MoPc: Multi-omics Partial correlation analysis

MoPc (Multi-omics partial correlation analysis) is software to reveal the miRNA drivers of a biological process in a multi-omics dataset, starting from the expression matrices of mRNA, proteomics, and miRNA.

In the presence of such matrices, the canonical approach to identify miRNA drivers consists in carrying out the mRNA-miRNA correlation (mRNA and miRNA matrices) and proteomics-miRNA (proteomics and miRNA matrices).

Although this approach has proved effective, MoPc introduces the partial correlation measurement between the mRNA and proteomic matrices, conditioned on the expression of miRNAs. In particular, MoPc selects as a driver the miRNAs in which the partial correlation p-value is better (therefore lower) than the bivariate mRNA-proteomic correlation p-value. The tool also verifies the enrichment of the mRNA-miRNA pairs found with what is already available in the literature in three well-known databases: mirDB, TargestScan, mirTarbase.

Installation

You can install the development version of MoPc from GitHub with:

# install.packages("devtools")
devtools::install_github("martalovino/MoPc")

Why should you use MoPc

MoPc identifies the miRNA drivers starting from a multi-omic dataset composed of:

Input

To run MoPc you need:

You can find a sample dataset directly inside the package, which you can easily replace with your data.

Output

The MoPc output consists of:

Please, see the example below.

Example

Below you will find an illustrative example of the input data and the tool's output. The tool consists of several parts:

Setup and parameters setting

This part loads the package and set proper hyper-parameters.

library(MoPc)

# Parameters
corr_method <- "pearson"
mat1_name <- "rna"
mat2_name <- "prot"
mat3_name <- "mirna"
ncores = 7
fdr_th <- 0.05
improvement_th <- 0
out_folder <- "results"
dir.create(out_folder, showWarnings = FALSE)
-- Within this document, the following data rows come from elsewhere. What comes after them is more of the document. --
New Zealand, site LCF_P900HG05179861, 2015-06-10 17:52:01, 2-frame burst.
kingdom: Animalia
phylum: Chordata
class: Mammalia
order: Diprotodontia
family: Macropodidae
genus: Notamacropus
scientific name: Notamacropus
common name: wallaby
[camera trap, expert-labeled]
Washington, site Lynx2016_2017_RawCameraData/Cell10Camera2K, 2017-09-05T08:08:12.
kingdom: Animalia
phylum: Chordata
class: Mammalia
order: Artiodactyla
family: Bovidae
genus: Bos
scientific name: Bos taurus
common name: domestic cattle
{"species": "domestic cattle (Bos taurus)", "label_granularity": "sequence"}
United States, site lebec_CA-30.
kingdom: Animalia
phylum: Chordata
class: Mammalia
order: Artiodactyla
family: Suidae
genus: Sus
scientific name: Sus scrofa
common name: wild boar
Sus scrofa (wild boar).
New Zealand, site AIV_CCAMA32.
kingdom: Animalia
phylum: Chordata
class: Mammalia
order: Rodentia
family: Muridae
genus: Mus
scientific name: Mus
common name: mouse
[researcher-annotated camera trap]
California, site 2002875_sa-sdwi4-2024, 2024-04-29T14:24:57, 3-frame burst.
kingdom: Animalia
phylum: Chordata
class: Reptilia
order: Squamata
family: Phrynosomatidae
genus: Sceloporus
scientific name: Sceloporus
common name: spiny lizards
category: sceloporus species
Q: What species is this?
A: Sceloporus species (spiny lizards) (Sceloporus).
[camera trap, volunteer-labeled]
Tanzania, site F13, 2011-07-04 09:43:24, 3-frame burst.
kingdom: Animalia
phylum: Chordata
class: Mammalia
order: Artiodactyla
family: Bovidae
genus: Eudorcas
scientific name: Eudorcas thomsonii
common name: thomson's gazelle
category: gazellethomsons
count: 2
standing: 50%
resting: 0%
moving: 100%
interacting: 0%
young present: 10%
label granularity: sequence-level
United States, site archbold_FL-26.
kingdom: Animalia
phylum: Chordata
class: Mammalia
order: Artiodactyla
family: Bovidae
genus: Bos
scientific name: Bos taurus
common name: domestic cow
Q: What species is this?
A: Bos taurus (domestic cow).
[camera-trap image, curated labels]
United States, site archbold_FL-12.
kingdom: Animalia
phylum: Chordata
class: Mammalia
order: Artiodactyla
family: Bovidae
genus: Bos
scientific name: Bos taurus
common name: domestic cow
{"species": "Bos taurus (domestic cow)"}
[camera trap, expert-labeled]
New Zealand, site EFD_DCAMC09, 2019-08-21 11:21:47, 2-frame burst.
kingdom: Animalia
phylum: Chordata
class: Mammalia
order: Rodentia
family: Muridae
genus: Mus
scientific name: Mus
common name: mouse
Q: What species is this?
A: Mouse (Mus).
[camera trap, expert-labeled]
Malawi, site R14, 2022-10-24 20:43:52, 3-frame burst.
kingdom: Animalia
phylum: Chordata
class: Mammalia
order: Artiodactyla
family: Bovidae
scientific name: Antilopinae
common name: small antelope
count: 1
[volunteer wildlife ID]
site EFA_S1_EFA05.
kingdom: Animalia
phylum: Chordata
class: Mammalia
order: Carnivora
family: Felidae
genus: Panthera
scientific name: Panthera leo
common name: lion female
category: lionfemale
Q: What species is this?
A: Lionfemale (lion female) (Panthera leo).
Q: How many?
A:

Data loading and preprocessing

This part loads the package and set proper hyper-parameters.

# load breast cancer dataset
data(rna)
data(prot)
data(mirna)


# minimalist preprocecessing: selecting only common samples and common genes
# between rna and prot
d <- minimalist_preproc(rna, prot, mirna)

# annotate and sort genes/mirnas by chromosomal order
rna <- annotate_genes(d$mat1)
prot <- annotate_genes(d$mat2)
mirna <- annotate_mirnas(d$mat3)

#-------------------------------------------------------------------------------
# DEFINING ROWS and COLUMNS of partial correlation matrix
# usually genes on the rows and mirnas or CNAs on the columns
#-------------------------------------------------------------------------------
genes_proteins <- rownames(rna$data)
condv <- rownames(mirna$data)
gene_annot <- rna$annot
condv_annot <- mirna$annot

Core part of the tool: partial correlation computation, and validation information

This part loads the package and set proper hyper-parameters.

#-------------------------------------------------------------------------------
# PARTIAL CORRELATION COMPUTAION
#-------------------------------------------------------------------------------
a <- compute_pc_values(rna$data, prot$data, mirna$data, corr_method, out_folder, ncores)

mat <- get_relevant_improvement(rna$data, prot$data, a$pval, corr_method, improvement_th)
th <- quantile(unlist(mat[!is.na(mat)]), 0.75)
mat <- get_relevant_improvement(rna$data, prot$data, a$pval, corr_method, th)


#-------------------------------------------------------------------------------
# GET VALIDATION info
#-------------------------------------------------------------------------------
valid <- validation_info(mat, condv, genes_proteins, 7)

Plot correlation

This part loads the package and set proper hyper-parameters.

#-------------------------------------------------------------------------------
# PARTIAL CORRELATION PLOT
#-------------------------------------------------------------------------------
partial_corr_heatmap_plot(valid$to_validate, genes_proteins, condv, gene_annot, condv_annot,
                          mat, out_folder)

Hypergeometric test

This part loads the package and set proper hyper-parameters.

#-------------------------------------------------------------------------------
# Computing enrichment significance in mirDB, TargetScan, mirtarBase
#-------------------------------------------------------------------------------
hyper_test(valid$to_validate, valid$universe, valid$mirDB, valid$ts, valid$tarbase, file.path(out_folder, "hypergeometric_test_results.txt"))

Plots, validation and hypergeometric test on bivariate correlation mRNA-mirna and prot-miRNA

This part loads the package and set proper hyper-parameters.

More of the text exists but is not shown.